Полковник Сакут руководил действием с вершины одинокого холма у речки Веселой, указанного Кирилиным. Как на ладони, отсюда было видно село, запрятанное в густую зелень садов, входившая в свои обычные берега речка, змеей огибавшая село, густой высокий орешник и дальше — холмы, покрытые густым бескрайним лесом.
Сакут рассматривал окрестности в бинокль. Меловые холмы по ту сторону речки привлекли его внимание красотой своих склонов, и он задержался на них.
Кирилин стоял позади Сакута, привалившись плечом к стволу дуба, прочно угнездившегося на вершине холма. Прищурившись, бургомистр глядел на село и думал, что часа через два — три на месте села останется лишь дымящееся пожарище, которое, обезлюдев, в скором времени порастет бурьяном.

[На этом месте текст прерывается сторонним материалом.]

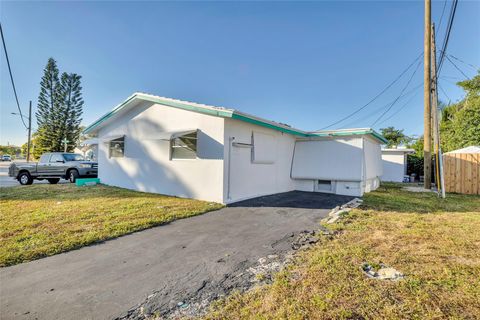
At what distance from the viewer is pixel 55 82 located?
29.4 m

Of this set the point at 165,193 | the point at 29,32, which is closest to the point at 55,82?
the point at 29,32

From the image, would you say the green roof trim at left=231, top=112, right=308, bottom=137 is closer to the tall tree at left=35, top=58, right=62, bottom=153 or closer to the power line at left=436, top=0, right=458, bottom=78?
the power line at left=436, top=0, right=458, bottom=78

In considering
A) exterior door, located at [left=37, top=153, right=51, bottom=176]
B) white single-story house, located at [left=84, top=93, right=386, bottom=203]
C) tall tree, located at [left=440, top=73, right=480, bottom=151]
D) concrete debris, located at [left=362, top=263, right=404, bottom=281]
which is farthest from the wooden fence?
exterior door, located at [left=37, top=153, right=51, bottom=176]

Потом его взгляд остановился на узкой ленте дороги, выползавшей с дальнего конца села. Когда-то, давным-давно, он водил по этой дороге коней к речке на водопой. Он перевел взгляд на молочно-серебристый столб дыма, распустившийся над избой пасечника пышным султаном. В стенах этой избы он увидел свет, и мать, пеленая и баюкая его, пела над ним протяжные, ласковые и наивные песни. Когда это было? Ничего не вспомнить: ни матери, ни отца… И в душе — словно в холодной снежной пустыне ночью. Тихо, темно, безразлично. Что ж… такова жизнь.

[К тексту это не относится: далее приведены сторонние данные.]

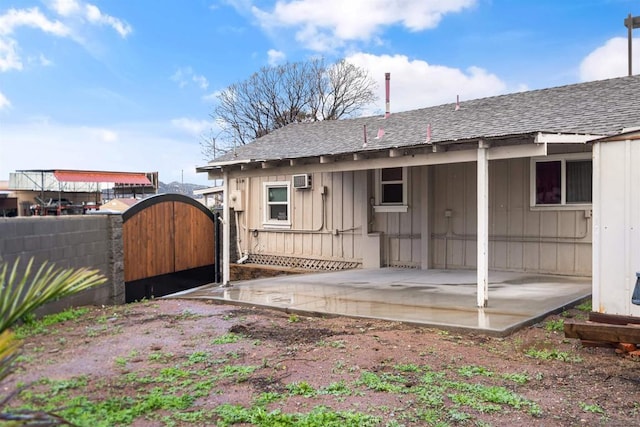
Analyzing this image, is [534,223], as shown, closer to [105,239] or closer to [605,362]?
[605,362]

Родство, классы, родина, какая ерунда! Кирилин чувствовал себя свободным от этих понятий. Если бы можно было сбросить и последнюю цепь — страх! После публичной казни он не знал от него покоя. Он забросил дом, даже ночевал в горуправе. Спал, не раздеваясь, у себя в кабинете, предпочитая жесткий диван постели своей любовницы — Людмилы Ивановны Громоголосовой. Но чувство обреченности не покидало — в этом заключалась вся беда.

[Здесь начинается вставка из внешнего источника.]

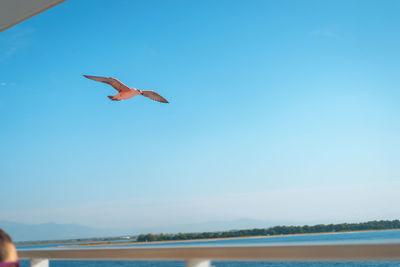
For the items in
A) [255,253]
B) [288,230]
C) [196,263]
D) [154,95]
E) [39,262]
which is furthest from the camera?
[288,230]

Когда он шел по городу, ему казалось, что его подкарауливают за каждым углом. Всегда и везде его сопровождал полицейский. Кирилин больше никому и ничему не доверял. Из головы не выходила мысль, что вот сейчас, вот сию минуту, ему целятся в затылок. Даже во сне не раз слышал слова Пахарева, брошенные в огромную толпу народа:
— Бургомистр должен умереть!
Просыпаясь, он, казалось, еще улавливал отзвуки этих слов. Всех, кто был на площади, не убьешь. К тому же слова Пахарева стали теперь известны не только в городе, но и далеко за его пределами. Кирилин знал быстроту народной молвы. Задолго до официального и скупого сообщения об отступлении немцев из-под Москвы в городе уже знали и говорили об этом. В той или иной степени в народе знают все, что происходит на самых секретных совещаниях. Народ вездесущ: у него миллионы глаз и ушей. Он все видит и все слышит. Скрыть от него что-либо важное так же немыслимо, как и заставить его молчать. Как-то, доведенный подобными мыслями до исступления, Кирилин взял браунинг, лежавший на краю стола рядом с пустыми бутылками, и не почувствовал безжизненного холода металла. Пальцы плотно и привычно обхватили рукоятку.